I was approached by a bearded man of about fifty. He was relatively clean and wore garments made of unbleached dammur cotton as well as a white turban. He accosted me directly and said that his name was Hajj al-Bayt (or Pilgrim of the Holy House) and that he was the imam of the only mosque in the district.

He pointed to a patch of ground to my left; there wasn’t any actual building, only a section of bare land outlined by horizontal rows of mud bricks and pebbles. Inside were spread old kilim carpets with frayed edges. The pulpit seemed to be some old pieces of wood arranged like a dais. He asked me why we were in Wadi al-Hikma and if we were important government representatives who wanted to bring joy to residents’ hearts with good news. They had, it seemed, been waiting for the arrival of water and electrical service for some time and yearned to receive titles to the tracts on which they lived.

Ifranji and I aroused suspicion because we obviously didn’t belong there. I doubt that the hand of a government that brings delight to hearts is long enough to extend to such a district.
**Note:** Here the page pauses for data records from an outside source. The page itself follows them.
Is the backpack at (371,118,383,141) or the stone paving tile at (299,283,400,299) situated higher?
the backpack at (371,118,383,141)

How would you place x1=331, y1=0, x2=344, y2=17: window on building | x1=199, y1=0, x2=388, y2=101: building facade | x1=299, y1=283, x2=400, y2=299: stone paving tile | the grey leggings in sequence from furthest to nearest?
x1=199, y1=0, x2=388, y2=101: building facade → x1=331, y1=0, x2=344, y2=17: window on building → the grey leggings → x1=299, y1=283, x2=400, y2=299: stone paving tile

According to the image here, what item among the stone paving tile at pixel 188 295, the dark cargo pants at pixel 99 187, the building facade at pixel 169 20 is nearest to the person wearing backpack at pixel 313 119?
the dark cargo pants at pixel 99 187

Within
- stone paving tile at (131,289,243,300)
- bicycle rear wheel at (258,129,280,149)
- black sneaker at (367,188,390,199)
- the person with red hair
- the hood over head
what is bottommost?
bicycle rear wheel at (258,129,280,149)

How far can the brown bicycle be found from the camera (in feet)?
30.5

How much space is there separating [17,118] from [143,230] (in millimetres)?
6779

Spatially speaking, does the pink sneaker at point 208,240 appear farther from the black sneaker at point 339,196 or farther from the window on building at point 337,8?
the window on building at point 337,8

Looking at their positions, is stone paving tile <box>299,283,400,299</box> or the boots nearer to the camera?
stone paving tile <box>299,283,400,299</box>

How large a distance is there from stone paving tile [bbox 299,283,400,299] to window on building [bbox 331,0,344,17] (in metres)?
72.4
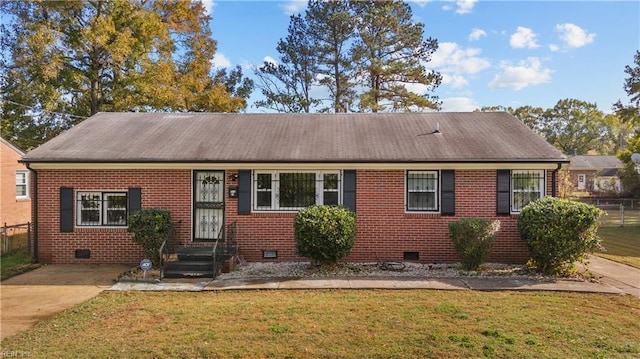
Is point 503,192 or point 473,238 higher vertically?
point 503,192

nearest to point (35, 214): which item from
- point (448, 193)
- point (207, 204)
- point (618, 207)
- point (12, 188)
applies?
point (207, 204)

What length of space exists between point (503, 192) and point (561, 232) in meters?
1.91

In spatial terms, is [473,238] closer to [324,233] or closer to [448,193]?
[448,193]

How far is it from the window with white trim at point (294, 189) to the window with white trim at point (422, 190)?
6.14 feet

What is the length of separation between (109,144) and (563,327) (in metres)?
10.9

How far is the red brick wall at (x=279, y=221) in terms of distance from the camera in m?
10.4

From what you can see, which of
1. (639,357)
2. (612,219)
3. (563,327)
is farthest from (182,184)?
(612,219)

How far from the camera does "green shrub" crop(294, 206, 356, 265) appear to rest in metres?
8.93

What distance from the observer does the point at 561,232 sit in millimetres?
8633

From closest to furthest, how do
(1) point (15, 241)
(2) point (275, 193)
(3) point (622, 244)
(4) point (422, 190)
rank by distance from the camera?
1. (4) point (422, 190)
2. (2) point (275, 193)
3. (3) point (622, 244)
4. (1) point (15, 241)

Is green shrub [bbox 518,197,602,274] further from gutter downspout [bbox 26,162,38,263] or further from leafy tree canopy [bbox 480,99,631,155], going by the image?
leafy tree canopy [bbox 480,99,631,155]

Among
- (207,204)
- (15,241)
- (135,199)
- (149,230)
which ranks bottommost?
(15,241)

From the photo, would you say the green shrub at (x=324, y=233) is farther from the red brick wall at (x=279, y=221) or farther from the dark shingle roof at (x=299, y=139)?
the dark shingle roof at (x=299, y=139)

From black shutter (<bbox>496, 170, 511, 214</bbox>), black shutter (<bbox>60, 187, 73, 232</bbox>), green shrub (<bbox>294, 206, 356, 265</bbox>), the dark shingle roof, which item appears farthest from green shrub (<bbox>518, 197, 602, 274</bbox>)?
black shutter (<bbox>60, 187, 73, 232</bbox>)
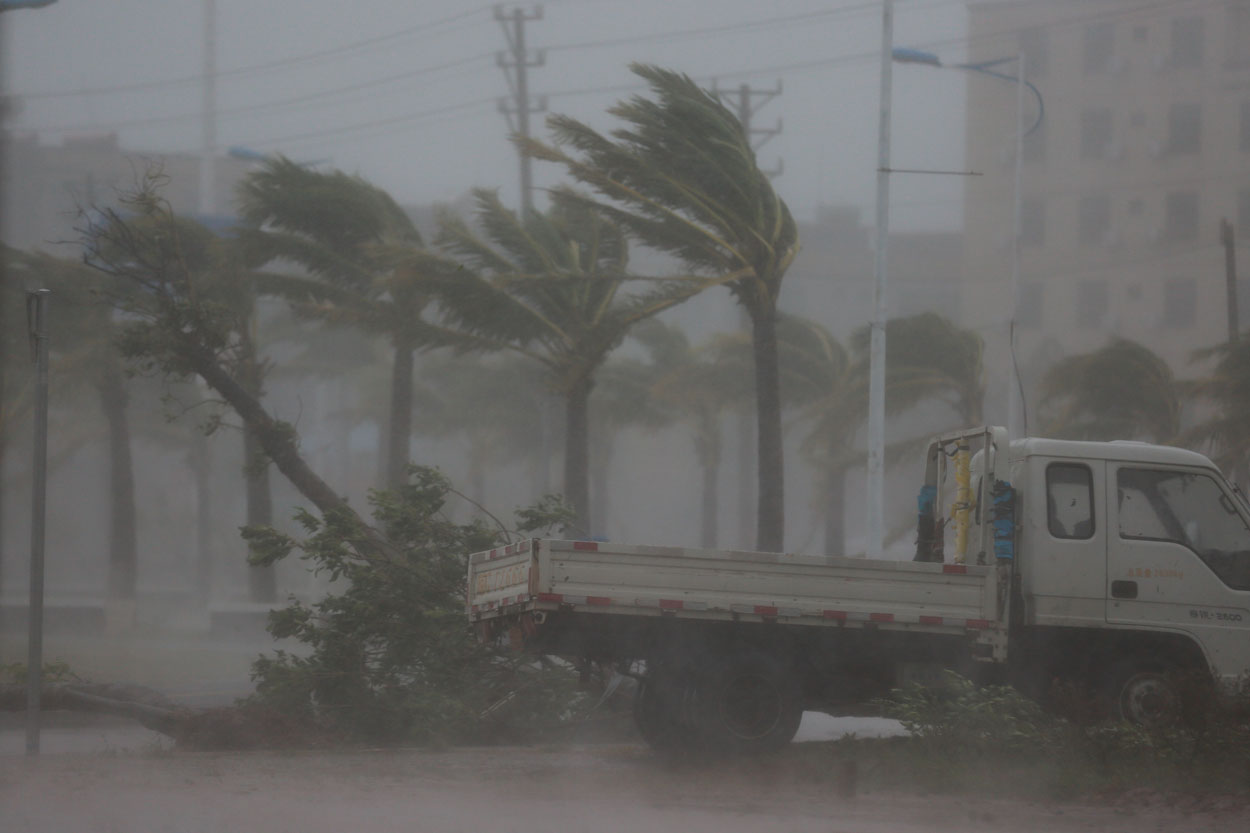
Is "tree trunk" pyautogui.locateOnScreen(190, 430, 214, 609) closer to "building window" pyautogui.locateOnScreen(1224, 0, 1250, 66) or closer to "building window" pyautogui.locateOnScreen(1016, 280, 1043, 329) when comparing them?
"building window" pyautogui.locateOnScreen(1016, 280, 1043, 329)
The hand that will arrive is the other one, the brutal hand that tears down cardboard and corrugated metal shacks and evicts residents to points unknown. I told the man that we weren’t from the government and brought no news. We were merely looking for Nishan Hamza Nishan, who lived there, for an important matter.

“Nishan Hamza Nishan? This is odd. No one has asked for him for a long time. Do you know him?” he asked. “What do you want with him?”

He seemed to think our mission eccentric, and the group that clustered around us ever more tightly did too. The skeletons of unfinished houses, the shacks of corrugated metal and the little piles of human excrement in the empty lots of a district that totally lacked storm sewers left me incredulous. No one would actually request a lunatic distinguished only by his poverty in such a poor district. A novelist who had received seventy folded pages from this man telepathically was fully justified, however, in making such a request on behalf of his conscience. The novelist’s conscience made the request, not the novelist.

“We wish to treat his schizophrenia,” I explained as I attempted to show with my very posture how serious we were. With hands clasped behind my back, I looked the man straight in the eye, although Joseph Ifranji had adopted a loafer’s classic pose. He had removed his broken sunglasses and begun to stare with lustful eyes at a brown girl who was about twenty and appeared to be a Southerner attracted by the all-encompassing curiosity.